Si potrebbe ulteriormente continuare ma basta, per rendere l’idea, citare in maniera emblematica la circostanza che da quando è in uso il sistema delle notifiche via pec (pec snt o pec tiap) il numero delle notifiche al difensore non andate a buon fine si è ridotto ad un numero assolutamente trascurabile.

Il sistema nel suo complesso presenta profili di frammentarietà, incongruenze, lentezze da superare, e sicuramente non può ritenersi abbia raggiunto un livello rassicurante, ma è altrettanto evidente il significativo percorso già fatto, ben superiore a quello di un recente passato, nel quale i concetti di efficienza, sicurezza, tempestività e qualità dei sistemi non appartenevano assolutamente al lessico quotidiano della informatizzazione del processo penale.

6. I protagonisti dell’e-governance

Dopo un lungo periodo buio, forse non casuale, gli attori chiamati a governare questa delicata fase di transizione informatica stanno facendo molto di più, con sinergie di evidente utilità, e finalmente si registra una visibile presenza ed uno sforzo comune.

Ma chi sono i protagonisti della e-governance?

Il sistema italiano è caratterizzato dalla competenza congiunta del Consiglio Superiore della Magistratura e del Ministero della Giustizia: l’art. 105 della Costituzione prevede che spettano al CSM, secondo le norme dell'ordinamento giudiziario, le assunzioni, le assegnazioni ed i trasferimenti, le promozioni e i provvedimenti disciplinari nei riguardi dei magistrati; l’art. 110 Cost dispone che, ferme restando le competenze del Consiglio Superiore, spettano al Ministro l'organizzazione e il funzionamento dei servizi relativi alla giustizia.

Molto ci sarebbe da dire circa il contesto storico in cui è stata elaborata tale ripartizione, ma basti qui solo affermare che è evidente che nel 1948 gli assetti degli uffici giudiziari erano molto differenti dagli attuali.
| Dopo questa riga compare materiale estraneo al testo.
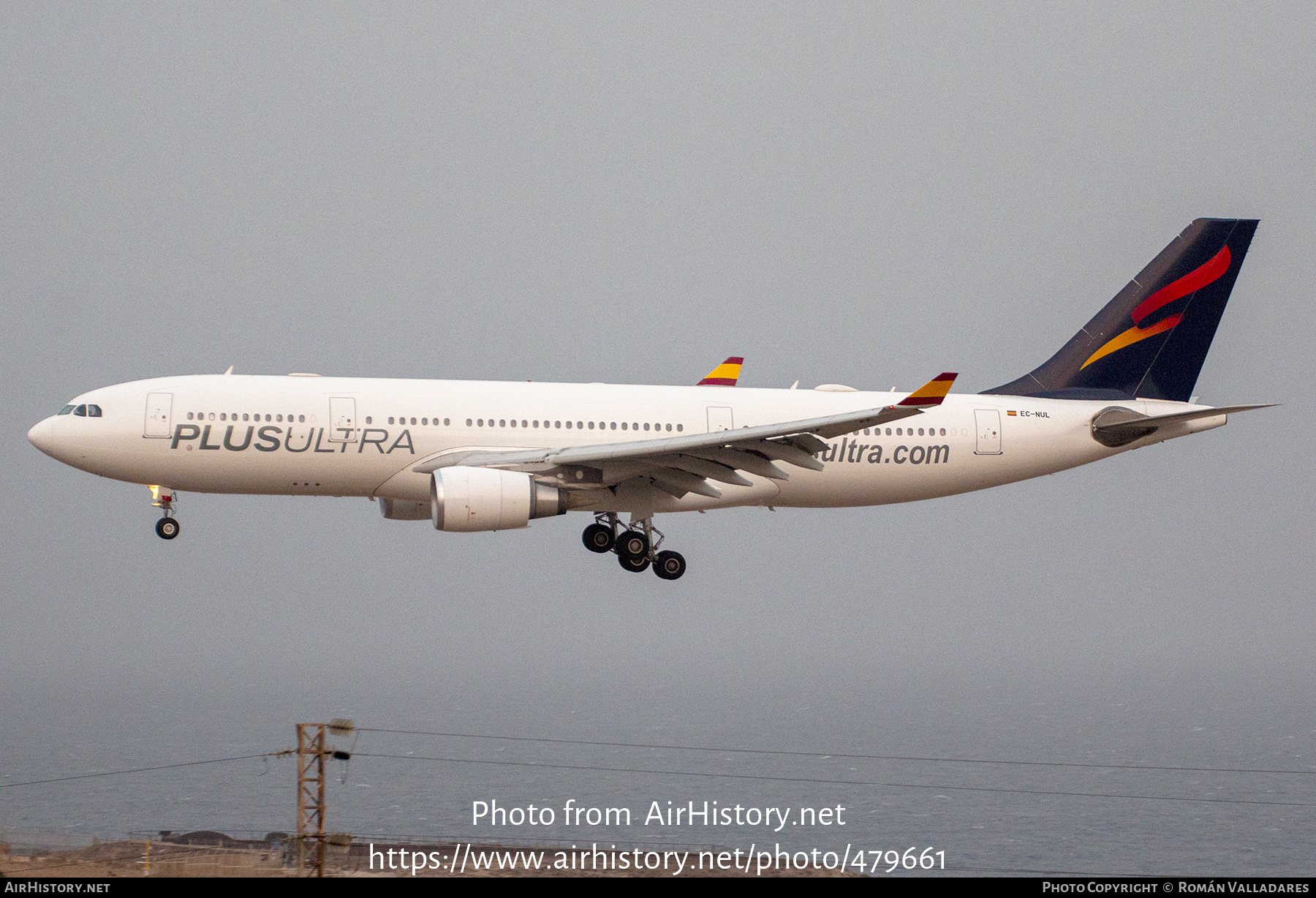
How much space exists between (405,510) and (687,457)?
317 inches

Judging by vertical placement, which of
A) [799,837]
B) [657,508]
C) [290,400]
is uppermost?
[290,400]

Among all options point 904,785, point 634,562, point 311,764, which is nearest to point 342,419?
point 311,764

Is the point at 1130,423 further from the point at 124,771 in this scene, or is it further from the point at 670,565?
the point at 124,771

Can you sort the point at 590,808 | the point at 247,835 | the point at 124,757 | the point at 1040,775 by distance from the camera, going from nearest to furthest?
the point at 247,835 → the point at 590,808 → the point at 1040,775 → the point at 124,757

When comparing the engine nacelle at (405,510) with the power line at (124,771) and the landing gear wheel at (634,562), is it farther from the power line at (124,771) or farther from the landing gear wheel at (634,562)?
the power line at (124,771)

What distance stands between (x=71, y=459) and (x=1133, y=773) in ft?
384

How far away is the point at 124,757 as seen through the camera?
13500 centimetres

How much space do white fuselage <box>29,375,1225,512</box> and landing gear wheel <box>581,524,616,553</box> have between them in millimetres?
1403

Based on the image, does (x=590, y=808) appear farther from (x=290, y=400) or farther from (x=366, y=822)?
(x=290, y=400)

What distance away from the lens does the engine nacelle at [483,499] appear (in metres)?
30.8

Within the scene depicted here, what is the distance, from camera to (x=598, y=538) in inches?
1396

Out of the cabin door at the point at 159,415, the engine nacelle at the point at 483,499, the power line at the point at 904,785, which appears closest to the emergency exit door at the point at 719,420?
the engine nacelle at the point at 483,499

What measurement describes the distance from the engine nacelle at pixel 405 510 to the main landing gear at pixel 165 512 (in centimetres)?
507

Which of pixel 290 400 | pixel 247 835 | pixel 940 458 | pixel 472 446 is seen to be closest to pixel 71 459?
pixel 290 400
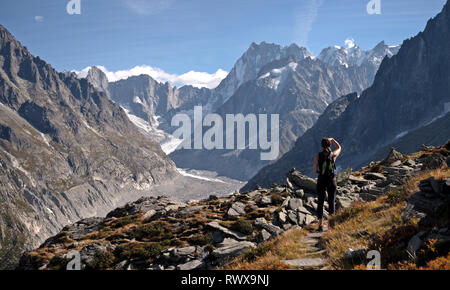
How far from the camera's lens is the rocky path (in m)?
11.1

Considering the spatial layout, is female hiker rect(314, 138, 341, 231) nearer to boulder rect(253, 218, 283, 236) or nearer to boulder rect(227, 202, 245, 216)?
boulder rect(253, 218, 283, 236)

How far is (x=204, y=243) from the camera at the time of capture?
21.7 metres

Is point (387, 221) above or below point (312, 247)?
above

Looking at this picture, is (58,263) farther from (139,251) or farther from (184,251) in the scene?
(184,251)

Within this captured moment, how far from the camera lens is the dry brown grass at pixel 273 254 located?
462 inches

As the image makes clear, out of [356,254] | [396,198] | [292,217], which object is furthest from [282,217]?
[356,254]

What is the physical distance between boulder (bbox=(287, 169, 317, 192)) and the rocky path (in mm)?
14546

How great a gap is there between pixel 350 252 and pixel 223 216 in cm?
1805
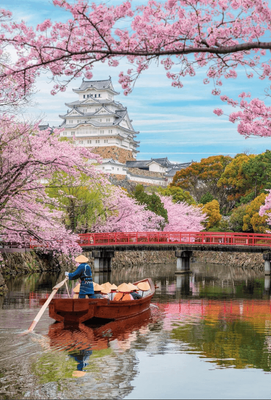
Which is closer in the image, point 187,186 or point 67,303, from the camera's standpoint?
point 67,303

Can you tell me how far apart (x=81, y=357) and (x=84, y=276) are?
3.36 meters

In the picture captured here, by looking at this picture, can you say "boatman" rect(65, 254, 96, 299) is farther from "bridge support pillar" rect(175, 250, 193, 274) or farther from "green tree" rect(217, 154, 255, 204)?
"green tree" rect(217, 154, 255, 204)

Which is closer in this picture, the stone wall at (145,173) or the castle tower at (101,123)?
the stone wall at (145,173)

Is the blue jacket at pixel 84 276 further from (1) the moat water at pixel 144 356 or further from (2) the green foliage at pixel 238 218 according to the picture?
(2) the green foliage at pixel 238 218

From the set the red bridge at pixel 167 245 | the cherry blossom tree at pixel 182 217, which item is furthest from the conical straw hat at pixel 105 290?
the cherry blossom tree at pixel 182 217

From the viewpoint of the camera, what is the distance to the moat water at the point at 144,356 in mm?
8766

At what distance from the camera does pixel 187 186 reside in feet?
202

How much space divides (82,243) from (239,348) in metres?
23.3

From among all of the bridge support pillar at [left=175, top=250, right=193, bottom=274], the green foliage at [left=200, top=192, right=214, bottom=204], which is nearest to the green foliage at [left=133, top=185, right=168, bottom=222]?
the bridge support pillar at [left=175, top=250, right=193, bottom=274]

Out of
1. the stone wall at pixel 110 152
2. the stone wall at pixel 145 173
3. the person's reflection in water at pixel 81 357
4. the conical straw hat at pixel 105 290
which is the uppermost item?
the stone wall at pixel 110 152

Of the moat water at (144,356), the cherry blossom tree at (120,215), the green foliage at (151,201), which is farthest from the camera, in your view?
the green foliage at (151,201)

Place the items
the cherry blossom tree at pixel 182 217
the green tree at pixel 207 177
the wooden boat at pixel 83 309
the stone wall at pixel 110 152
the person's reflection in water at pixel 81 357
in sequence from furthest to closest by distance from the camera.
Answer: the stone wall at pixel 110 152, the green tree at pixel 207 177, the cherry blossom tree at pixel 182 217, the wooden boat at pixel 83 309, the person's reflection in water at pixel 81 357

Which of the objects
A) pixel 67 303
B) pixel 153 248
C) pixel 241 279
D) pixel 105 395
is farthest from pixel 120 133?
pixel 105 395

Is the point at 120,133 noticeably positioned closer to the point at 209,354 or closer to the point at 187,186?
the point at 187,186
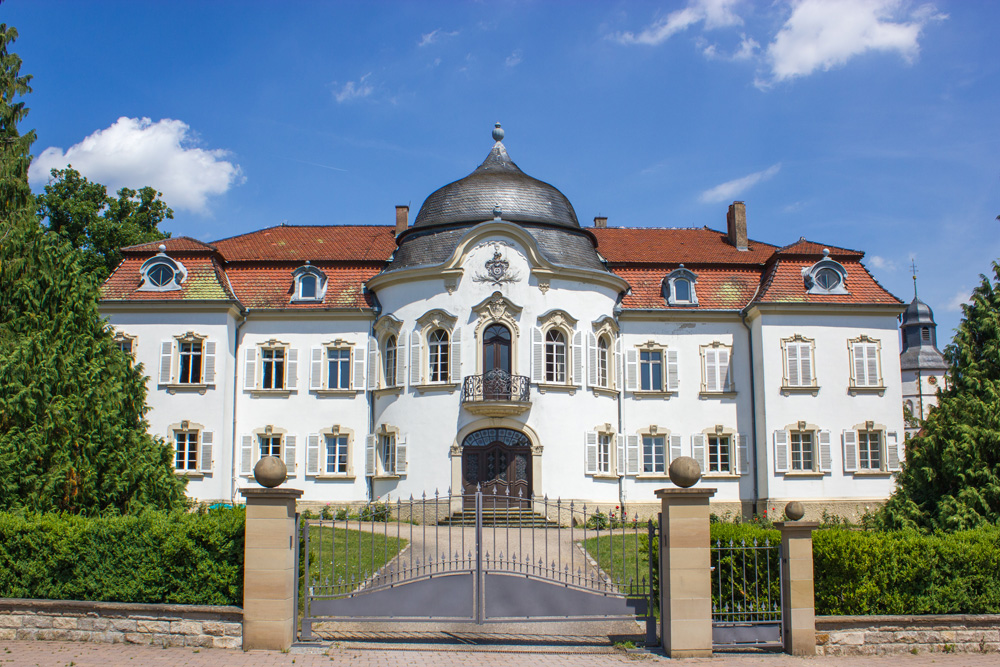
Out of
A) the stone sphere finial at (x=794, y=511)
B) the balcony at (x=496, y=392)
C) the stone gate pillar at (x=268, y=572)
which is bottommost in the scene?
the stone gate pillar at (x=268, y=572)

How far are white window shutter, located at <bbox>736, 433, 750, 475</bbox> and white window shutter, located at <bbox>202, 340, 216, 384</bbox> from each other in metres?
16.6

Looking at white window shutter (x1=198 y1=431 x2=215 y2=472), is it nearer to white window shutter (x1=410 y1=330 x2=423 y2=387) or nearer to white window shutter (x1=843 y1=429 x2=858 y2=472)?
white window shutter (x1=410 y1=330 x2=423 y2=387)

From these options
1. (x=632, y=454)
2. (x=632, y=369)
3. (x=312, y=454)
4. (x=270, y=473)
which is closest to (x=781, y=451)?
(x=632, y=454)

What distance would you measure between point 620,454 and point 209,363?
1301cm

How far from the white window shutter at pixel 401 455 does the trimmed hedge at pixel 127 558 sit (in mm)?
14898

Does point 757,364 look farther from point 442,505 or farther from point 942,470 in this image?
point 942,470

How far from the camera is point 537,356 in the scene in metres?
27.1

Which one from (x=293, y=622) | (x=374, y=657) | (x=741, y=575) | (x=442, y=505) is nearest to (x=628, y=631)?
(x=741, y=575)

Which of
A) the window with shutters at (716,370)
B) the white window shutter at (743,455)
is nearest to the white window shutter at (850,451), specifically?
the white window shutter at (743,455)

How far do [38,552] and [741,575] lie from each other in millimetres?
9402

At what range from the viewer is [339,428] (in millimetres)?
28766

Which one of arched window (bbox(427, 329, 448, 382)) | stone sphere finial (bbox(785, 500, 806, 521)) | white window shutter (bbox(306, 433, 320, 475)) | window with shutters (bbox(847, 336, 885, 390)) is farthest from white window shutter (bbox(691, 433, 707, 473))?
stone sphere finial (bbox(785, 500, 806, 521))

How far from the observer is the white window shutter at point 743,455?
2906 cm

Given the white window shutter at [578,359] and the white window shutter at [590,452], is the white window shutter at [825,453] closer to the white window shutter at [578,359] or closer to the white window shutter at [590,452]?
the white window shutter at [590,452]
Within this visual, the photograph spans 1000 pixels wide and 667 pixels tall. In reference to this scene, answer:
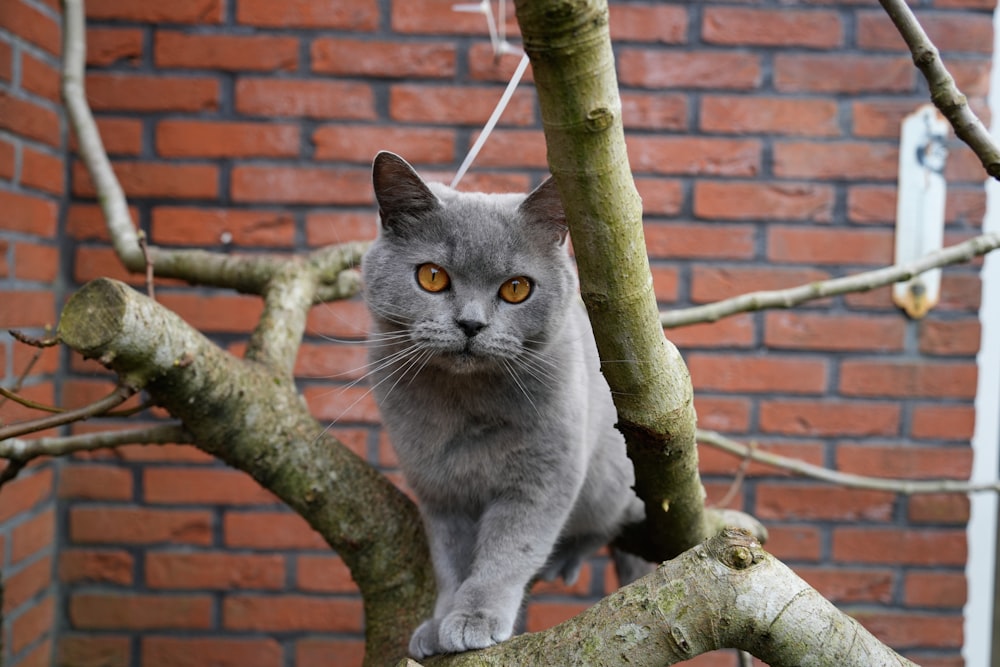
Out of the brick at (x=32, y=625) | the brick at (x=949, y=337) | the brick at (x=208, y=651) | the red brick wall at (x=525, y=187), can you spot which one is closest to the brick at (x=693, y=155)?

E così la concezione duale per la quale le competenze ministeriali avessero ad oggetto il reclutamento e la gestione del personale amministrativo e tecnico, la realizzazione delle infrastrutture e degli strumenti informatici e quelle consiliari riguardassero esclusivamente le assunzioni, le assegnazioni, i trasferimenti e le promozioni, e i procedimenti disciplinari dei magistrati, può dirsi oggi del tutto disancorata dalla realtà e dalle reali esigenze del sistema giustizia, che impongono continua e costante collaborazione fra le due istituzioni nel settore dell’organizzazione degli uffici e dei servizi.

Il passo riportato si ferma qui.